Ici, et je reprends les qualificatifs du Seigneur, Juge : « impartial envers les personnes ; ne défavorise pas le pauvre ; écoute la prière de l’opprimé ; ne méprise pas la supplication de l’orphelin, ni la plainte de la veuve ». Loué soit notre Dieu, pouvons-nous dire !
La seconde partie de notre 1er texte approfondie la thématique de la prière, comme pour l’Evangile de ce jour. Je cite : « Celui dont le service est agréable à Dieu sera bien accueilli. » Il s’agit sans doute, vu le contexte du service de la prière (au Temple).
Y suis-je personnellement fidèle, assidu ?
Il me semble que ce service peut-être élargi à celui du prochain. A une Fille de la Charité, se faisant scrupule de quitter l’Oraison pour le service des Pauvres, Saint-Vincent de Paul lui répondit : « Vous quittez Dieu pour Dieu ! »
La caractéristique de la prière, dans notre Lecture de ce jour est qu’il s’agit d’un pauvre qui, et je cite, « persévère tant que le Très-Haut n’a pas jeté les yeux sur lui (et plus largement), ni prononcé la sentence en faveur des justes et rendu justice. »
Suis-je persévérant dans ma Prière, mon Service, d’autant plus s’il ne concerne pas que moi ?
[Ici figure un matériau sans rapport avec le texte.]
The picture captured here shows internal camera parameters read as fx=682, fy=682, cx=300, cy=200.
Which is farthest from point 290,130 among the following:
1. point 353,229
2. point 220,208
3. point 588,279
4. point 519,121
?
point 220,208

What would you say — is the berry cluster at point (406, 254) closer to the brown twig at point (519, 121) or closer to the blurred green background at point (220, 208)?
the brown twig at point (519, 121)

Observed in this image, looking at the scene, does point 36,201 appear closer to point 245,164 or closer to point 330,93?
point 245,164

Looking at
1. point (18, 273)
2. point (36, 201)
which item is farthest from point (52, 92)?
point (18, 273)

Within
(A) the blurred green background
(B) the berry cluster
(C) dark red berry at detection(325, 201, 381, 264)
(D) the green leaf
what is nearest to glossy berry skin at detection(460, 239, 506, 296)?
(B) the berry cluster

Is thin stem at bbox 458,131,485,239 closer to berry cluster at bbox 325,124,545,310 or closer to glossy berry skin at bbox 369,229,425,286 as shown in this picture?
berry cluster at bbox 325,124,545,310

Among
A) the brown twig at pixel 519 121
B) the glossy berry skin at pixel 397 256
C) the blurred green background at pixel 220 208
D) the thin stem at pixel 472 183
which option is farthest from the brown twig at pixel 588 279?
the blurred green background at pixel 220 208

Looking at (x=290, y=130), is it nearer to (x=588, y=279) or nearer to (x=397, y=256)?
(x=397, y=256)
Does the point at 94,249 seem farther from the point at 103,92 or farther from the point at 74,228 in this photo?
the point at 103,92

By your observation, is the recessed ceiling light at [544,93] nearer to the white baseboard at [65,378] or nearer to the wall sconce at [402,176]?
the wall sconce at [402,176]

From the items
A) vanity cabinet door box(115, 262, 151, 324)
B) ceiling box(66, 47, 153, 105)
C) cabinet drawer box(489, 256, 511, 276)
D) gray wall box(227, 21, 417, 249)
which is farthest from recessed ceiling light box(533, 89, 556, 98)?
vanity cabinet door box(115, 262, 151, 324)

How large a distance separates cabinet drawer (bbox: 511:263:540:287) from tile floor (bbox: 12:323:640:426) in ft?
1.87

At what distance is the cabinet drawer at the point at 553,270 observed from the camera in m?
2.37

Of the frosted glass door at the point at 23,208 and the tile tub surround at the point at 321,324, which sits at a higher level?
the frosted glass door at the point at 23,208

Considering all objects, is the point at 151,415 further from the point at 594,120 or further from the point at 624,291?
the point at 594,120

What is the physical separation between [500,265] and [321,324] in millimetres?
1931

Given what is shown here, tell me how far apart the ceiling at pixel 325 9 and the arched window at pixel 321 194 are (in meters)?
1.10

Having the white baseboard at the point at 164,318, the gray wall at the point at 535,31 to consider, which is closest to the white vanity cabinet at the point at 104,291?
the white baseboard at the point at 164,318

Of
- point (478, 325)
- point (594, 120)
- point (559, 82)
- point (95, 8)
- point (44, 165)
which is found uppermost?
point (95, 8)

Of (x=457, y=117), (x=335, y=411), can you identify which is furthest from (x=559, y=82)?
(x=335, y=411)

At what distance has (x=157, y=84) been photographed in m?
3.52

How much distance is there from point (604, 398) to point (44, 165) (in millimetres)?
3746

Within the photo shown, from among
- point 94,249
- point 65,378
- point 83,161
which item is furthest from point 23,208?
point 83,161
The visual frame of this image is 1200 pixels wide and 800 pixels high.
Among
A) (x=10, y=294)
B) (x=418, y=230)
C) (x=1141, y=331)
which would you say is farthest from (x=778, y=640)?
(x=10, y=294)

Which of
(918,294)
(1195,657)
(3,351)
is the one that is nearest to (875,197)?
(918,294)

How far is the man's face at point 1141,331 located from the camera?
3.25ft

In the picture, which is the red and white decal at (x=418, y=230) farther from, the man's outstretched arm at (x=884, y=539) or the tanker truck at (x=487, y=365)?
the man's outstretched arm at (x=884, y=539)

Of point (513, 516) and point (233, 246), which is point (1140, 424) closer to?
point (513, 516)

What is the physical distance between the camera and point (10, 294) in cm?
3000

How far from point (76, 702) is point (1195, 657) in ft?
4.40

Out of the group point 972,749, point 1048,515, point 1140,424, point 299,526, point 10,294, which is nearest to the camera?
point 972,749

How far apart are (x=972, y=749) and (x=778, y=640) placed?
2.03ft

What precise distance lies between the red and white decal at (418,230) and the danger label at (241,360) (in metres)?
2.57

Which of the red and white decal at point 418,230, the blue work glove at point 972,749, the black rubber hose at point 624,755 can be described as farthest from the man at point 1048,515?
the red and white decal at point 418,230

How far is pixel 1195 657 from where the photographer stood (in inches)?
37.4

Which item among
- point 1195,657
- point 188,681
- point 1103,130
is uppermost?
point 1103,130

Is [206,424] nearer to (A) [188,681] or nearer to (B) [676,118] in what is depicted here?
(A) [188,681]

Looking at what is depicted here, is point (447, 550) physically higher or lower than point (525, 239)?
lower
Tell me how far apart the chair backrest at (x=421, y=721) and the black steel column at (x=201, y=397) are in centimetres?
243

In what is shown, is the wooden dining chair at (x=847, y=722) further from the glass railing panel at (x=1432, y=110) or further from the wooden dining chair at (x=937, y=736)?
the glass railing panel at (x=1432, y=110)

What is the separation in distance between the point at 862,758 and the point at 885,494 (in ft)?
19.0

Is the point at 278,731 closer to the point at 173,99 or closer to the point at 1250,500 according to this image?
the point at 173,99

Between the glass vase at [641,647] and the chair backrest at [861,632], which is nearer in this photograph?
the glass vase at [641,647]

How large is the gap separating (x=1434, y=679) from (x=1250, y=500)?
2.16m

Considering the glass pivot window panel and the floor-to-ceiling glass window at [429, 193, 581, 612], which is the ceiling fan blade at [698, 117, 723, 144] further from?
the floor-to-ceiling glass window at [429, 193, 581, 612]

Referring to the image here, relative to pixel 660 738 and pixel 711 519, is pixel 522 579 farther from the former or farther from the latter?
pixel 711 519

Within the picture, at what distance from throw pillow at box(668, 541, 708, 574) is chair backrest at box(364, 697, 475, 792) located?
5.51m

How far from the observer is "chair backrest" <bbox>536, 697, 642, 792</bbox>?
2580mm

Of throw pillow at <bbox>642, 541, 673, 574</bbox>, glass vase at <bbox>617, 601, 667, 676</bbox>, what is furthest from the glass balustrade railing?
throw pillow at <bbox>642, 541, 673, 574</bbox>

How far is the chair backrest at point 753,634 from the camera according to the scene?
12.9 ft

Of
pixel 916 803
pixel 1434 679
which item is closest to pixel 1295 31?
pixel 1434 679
De l’extrait du Psaume 33, je retiens tout particulièrement les 2 dernières strophes qui sont une méditation sur le Seigneur lui-même, n’hésitons pas à la rependre :
« Le Seigneur regarde les justes, il écoute attentif à leurs cris. Le Seigneur entend ceux qui l’appellent, de toutes leurs angoisses, il les délivre.
Il est proche du cœur brisé, il sauve l’esprit abattu. Le Seigneur rachètera ses serviteurs ; pas de châtiment pour qui trouve en lui son refuge
. »

Nous en arrivons, à la seconde lecture, extraite de la 2ième Lettre de Paul à Timothée, en son chapitre 4ième :
Lors de la préparation de la Liturgie de ce jour, un Participant a souligné que Paul, en cet extrait, paraissait bien satisfait de lui-même. Approfondissons !
Je cite quelques paroles de ce dernier : « le moment de mon départ est venu » (petit clin d’œil à Michel !) ; « Je suis déjà offert » (ce qui n’est pas rien !) mais aussi « J’ai mené le bon combat, j’ai achevé ma course, j’ai gardé la foi. »
Puissions-nous faire le même constat, quel que soit nos départs, sans doute surtout pour l’Ultime ?
Il ajoute « Je n’ai plus qu’à recevoir la couronne de justice » et parle du « juste juge » comme celui de notre 1ère Lecture et se décentre de lui-même – c’est à souligner – vis-à-vis de cette couronne remise, ouvrez les guillemets « aussi à ceux qui auront désiré avec amour sa Manifestation glorieuse ».
Ai-je vraiment le désir du Retour glorieux du Christ?
Le texte se poursuit et se termine par le constat de l’abandon de ses proches mais, dans le quasi même temps, il dit « Le Seigneur, lui m’a assisté » et développe son action de grâce.
Paul, et je cite Christelle JAVARY, dans Magnificat de ce mois : « ne se préoccupe pas de son salut personnel, mais de la proclamation de l’Evangile. Bel exemple de décentrement qui permet à l’Esprit d’agir, en toute liberté. Mon Dieu, je te rends grâce… non pas à cause de ce que je suis, mais à cause de ce que toi, tu es : le juste juge, débordant d’amour et de miséricorde pour tout homme. »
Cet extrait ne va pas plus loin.